Here is a quick Spectrum 2 map - an Australian desert scene - camels, wedge tail eagles and all. The name is aboriginal, but not in the right dialect. I am hunting for the Pitjantjatjara word for red centre.
Camels are not indigenous to Australia, right? No Kangaroos?
Australia has more camels than any other country. They were imported in the 1800's to supply northern Australia from Adelaide, along with their Afghan handlers (the railway line that replaced them is called the Ghan Express). The first grand piano in Alice Springs (centre of Australia, almost) was brought by camel - with an equal weight on the camel to counterbalance the piano!
They are highly prized by the Middle East Sheiks, since they are disease free due to their extended, very extended 'quarantine' in Oz.
I used to won 4 camels - see below. All came from the feral population. I love camels - they are so versatile, and very loyal, if you treat them right (which many owners in the Middle east do not). And proFantasy or CSUAC didn't have a symbol for kangaroos (Big Reds in the red centre) unfortunately.
My baby camel, Selene
@DaltonSpence 100% correct, there is a feral population now, they (tamed ones of course) are used for tourism in the outback and on the west coast, particularly at Uluru and Broome.
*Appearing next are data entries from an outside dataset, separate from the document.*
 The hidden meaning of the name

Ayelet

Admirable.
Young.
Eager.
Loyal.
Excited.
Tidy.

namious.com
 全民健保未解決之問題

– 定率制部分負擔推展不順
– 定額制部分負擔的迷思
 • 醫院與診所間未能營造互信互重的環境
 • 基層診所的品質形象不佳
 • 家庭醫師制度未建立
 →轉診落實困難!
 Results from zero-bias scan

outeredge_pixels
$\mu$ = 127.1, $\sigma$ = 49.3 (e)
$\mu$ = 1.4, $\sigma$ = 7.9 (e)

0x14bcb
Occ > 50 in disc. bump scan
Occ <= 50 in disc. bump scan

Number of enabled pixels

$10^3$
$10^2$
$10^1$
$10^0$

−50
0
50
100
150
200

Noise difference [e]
Speaking of which, @Quenten my first thought looking at your map was of Uluru. Good job mate.
Yes, it was meant to evoke the spirit of Uluru, and the Australian outback (with Rotorua springs added in)
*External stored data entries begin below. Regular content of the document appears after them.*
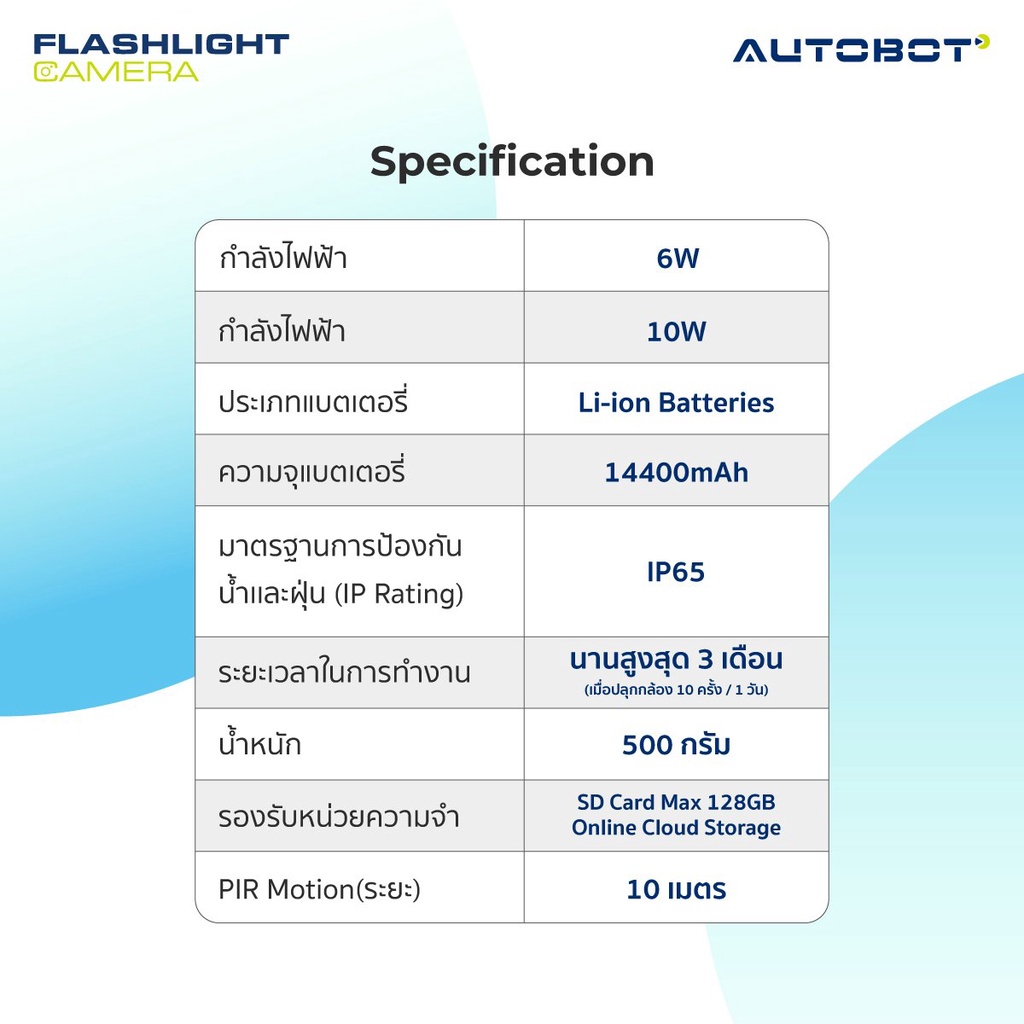 FLASHLIGHT CAMERA

AUTOBOT

Specification

| | |
|---|---|
| กำลังไฟฟ้า | 6W |
| กำลังไฟฟ้า | 10W |
| ประเภทแบตเตอรี่ | Li-ion Batteries |
| ความจุแบตเตอรี่ | 14400mAh |
| มาตรฐานการป้องกันน้ำและฝุ่น (IP Rating) | IP65 |
| ระยะเวลาในการทำงาน | นานสูงสุด 3 เดือน (เมื่อปลุกกล้อง 10 ครั้ง / 1 วัน) |
| น้ำหนัก | 500 กรัม |
| รองรับหน่วยความจำ | SD Card Max 128GB Online Cloud Storage |
| PIR Motion(ระยะ) | 10 เมตร |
@Quenten Thanks! I knew they were there, but wanted to make sure. The US Cavalry tried Camels for the Southwest for a time. It didn't work out and they eventually died out. Not enough for a breeding population I guess.
Map looks great. But I can see we really need to have Sue make more animals for us :)
@Quenten - Did you manage to find the Pitjantjatjara term for "Red Centre"?
I did have a brief chase-round online, and sourced a Pitjantjatjara-English dictionary, but unfortunately, it's only available in hard-copy printed format. There's some nice information regarding Uluru/Kata Tjuta online, though what I sourced about those names suggested "Uluru" is simply a proper name and doesn't have a meaning beyond that, while Kata Tjuta means literally "head many", which I'd guess means "many heads", and maybe refers to the appearance of the rocky uplands from a distance.
I also came across this Omniglot webpage on Pitjantjatjara with a sample text and translation which notes that Ayers Rock is called Mututjulu in Pitjantjatjara. Unfortunately, many of the linked webpages from this page no longer exist, including the source for this text and translation, so I'm not sure what the meaning of this - if there is one - may be.